# squats exercise



## pinklady6000 (Aug 25, 2016)

I weight 75Kg and can squat 110Kg. Can any body beat that?


----------



## elder999 (Aug 25, 2016)

pinklady6000 said:


> I weight 75Kg and can squat 110Kg. Can any body beat that?


*Yes.* 

If you're a solid weightlifter, you should be able to squat twice your body weight for reps........
......after all, that's kind of what you do walking up the stairs...basically.

(So, to clarify, at about 105 kg, I can squat 210 kg for reps...my max is closer to 254 kg, and has been since I was your age....I'm 56, so I only do that to show off, with knee braces and people standing around to catch me....but I routinely do 200kg for reps...do I win?)


----------



## drop bear (Aug 25, 2016)

We had a guy.  The danimal.  Who weighed 60kg and benched 90. For reps.


----------



## Buka (Aug 26, 2016)

drop bear said:


> We had a guy.  The danimal.  Who weighed 60kg and benched 90. For reps.



The Danimal. Love it.


----------



## pinklady6000 (Aug 26, 2016)

elder999 said:


> *Yes.*
> 
> If you're a solid weightlifter, you should be able to squat twice your body weight for reps........
> ......after all, that's kind of what you do walking up the stairs...basically.
> ...



Yeah, you win, well done on your form. but take the scarcastic "walking up the stairs" out.


----------



## elder999 (Aug 26, 2016)

pinklady6000 said:


> Yeah, you win, well done on your form. but take the scarcastic "walking up the stairs" out.

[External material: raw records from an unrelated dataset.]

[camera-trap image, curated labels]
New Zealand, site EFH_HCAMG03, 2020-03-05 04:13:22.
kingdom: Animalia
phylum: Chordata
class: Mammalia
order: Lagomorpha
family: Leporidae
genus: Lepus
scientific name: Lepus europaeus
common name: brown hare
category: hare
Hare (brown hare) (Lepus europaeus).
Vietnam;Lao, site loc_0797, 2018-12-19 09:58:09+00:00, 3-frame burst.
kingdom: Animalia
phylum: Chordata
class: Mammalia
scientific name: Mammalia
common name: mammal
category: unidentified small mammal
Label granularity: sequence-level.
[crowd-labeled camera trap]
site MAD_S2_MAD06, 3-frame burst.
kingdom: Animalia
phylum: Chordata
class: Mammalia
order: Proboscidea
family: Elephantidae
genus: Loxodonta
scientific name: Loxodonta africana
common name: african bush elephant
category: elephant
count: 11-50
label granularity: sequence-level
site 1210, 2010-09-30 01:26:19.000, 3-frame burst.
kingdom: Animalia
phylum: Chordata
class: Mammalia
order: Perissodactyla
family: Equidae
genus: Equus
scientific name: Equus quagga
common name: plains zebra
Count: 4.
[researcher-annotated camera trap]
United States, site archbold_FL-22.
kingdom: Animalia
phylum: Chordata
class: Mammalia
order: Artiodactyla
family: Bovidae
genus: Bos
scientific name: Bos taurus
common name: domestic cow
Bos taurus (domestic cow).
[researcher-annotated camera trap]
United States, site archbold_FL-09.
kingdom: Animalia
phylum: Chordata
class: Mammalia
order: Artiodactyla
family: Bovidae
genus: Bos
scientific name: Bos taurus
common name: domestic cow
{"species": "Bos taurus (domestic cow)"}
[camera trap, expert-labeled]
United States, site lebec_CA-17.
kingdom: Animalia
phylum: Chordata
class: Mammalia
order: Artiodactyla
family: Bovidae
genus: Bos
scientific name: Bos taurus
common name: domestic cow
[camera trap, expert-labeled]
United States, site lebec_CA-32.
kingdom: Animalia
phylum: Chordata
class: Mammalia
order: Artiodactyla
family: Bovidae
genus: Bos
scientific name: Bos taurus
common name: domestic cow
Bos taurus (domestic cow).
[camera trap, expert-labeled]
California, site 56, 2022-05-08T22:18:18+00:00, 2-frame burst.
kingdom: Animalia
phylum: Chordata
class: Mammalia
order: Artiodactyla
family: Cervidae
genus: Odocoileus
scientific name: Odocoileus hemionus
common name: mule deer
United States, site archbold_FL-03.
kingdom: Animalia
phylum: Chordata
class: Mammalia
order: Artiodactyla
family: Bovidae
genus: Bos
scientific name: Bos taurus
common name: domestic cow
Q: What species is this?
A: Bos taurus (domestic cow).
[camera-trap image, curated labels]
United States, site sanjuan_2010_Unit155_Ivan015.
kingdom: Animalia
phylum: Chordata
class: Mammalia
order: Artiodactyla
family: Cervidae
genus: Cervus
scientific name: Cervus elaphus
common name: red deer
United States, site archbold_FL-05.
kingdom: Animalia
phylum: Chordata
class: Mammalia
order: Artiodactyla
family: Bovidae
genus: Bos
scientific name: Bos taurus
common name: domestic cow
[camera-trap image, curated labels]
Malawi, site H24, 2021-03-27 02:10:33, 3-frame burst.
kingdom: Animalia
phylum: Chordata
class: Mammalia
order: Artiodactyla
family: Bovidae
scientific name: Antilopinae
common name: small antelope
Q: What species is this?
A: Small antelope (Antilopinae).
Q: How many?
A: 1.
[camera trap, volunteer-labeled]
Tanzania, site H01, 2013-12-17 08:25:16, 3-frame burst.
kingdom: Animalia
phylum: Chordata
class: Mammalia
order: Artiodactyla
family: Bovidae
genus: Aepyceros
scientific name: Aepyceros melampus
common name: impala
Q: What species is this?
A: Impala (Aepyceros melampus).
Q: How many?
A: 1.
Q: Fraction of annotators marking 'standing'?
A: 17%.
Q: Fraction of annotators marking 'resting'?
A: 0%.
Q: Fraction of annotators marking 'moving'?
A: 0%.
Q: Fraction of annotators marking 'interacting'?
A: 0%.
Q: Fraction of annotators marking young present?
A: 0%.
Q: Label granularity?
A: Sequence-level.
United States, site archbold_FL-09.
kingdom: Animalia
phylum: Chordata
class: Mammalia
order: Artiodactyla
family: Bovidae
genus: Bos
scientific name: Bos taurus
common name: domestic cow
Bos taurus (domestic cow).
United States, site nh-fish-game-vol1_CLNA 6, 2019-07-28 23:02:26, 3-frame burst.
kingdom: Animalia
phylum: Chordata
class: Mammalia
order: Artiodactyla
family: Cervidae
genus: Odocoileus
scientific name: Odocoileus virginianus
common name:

What sarcastic?  If you can walk upstairs, you can lift almost your entire weihht with one leg.
If you can lift your weight with one leg, you should be able to lift twice that much with both legs in a variety of isolation configurations, like the leg press and the squat. That should be your goal, anyway......


----------



## PhotonGuy (Aug 31, 2016)

pinklady6000 said:


> I weight 75Kg and can squat 110Kg. Can any body beat that?



I just did a kilograms to pounds conversion and according to the conversion you weigh 165 LBs and you squat 242 LBs. Not bad. Now for a real challenge, get to the point where you can squat twice your body weight.


----------



## PhotonGuy (Aug 31, 2016)

elder999 said:


> What sarcastic?  If you can walk upstairs, you can lift almost your entire weihht with one leg.
> If you can lift your weight with one leg, you should be able to lift twice that much with both legs in a variety of isolation configurations, like the leg press and the squat. That should be your goal, anyway......


When you walk up the stairs you don't go low enough so that your thighs are parallel to the ground. A full squat has a much greater range of motion than taking a step up a stair. Weightlifting isn't just about how much weight you lift, its also about range of motion.


----------



## Gerry Seymour (Aug 31, 2016)

PhotonGuy said:


> When you walk up the stairs you don't go low enough so that your thighs are parallel to the ground. A full squat has a much greater range of motion than taking a step up a stair. Weightlifting isn't just about how much weight you lift, its also about range of motion.


And that deep squat taxes more muscles, and involves more leverage (some muscles will have to do more work at that deeper angle. I can't go parallel to the ground with my thighs in a squat with anywhere near the weight I can squat at 10 or 15 degrees higher (chronically crappy knees). On top of that, when I walk up stairs my back leg isn't just along for the ride calves push off just before the foot rises). I'd be surprised if I was lifting anything close to my full body weight at anything close to 90 degrees (and the leverage that implies) when walking up stairs. If I was, then my ability to walk up dozens of flights of stairs should translate to me being able to squat about 350 for 100 reps in a row. Probably not going to happen.


----------



## KangTsai (Aug 31, 2016)

PhotonGuy said:


> When you walk up the stairs you don't go low enough so that your thighs are parallel to the ground. A full squat has a much greater range of motion than taking a step up a stair. Weightlifting isn't just about how much weight you lift, its also about range of motion.


Let's just assume he meant going up two or three steps up on each step c: .


----------



## elder999 (Sep 16, 2016)

KangTsai said:


> Let's just assume he meant going up two or three steps up on each step c: .


And anybody can do that.


----------



## Gerry Seymour (Sep 16, 2016)

elder999 said:


> And anybody can do that.


Pretty much, and I don't think walking up the stairs 2 at a time (I checked just 2 days ago, and that puts me at very nearly 90 degrees) is anything nearly as hard as squatting 340 lbs. I'm pretty sure my knees wouldn't let me squat 340 lbs. more than a couple times right now, and even if my knees weren't bothering me I'm certain I couldn't do more than 10-20 reps at that weight. But I can walk up a dozen or more flights of stairs 2 at a time without a problem and no noticeable fatigue.


----------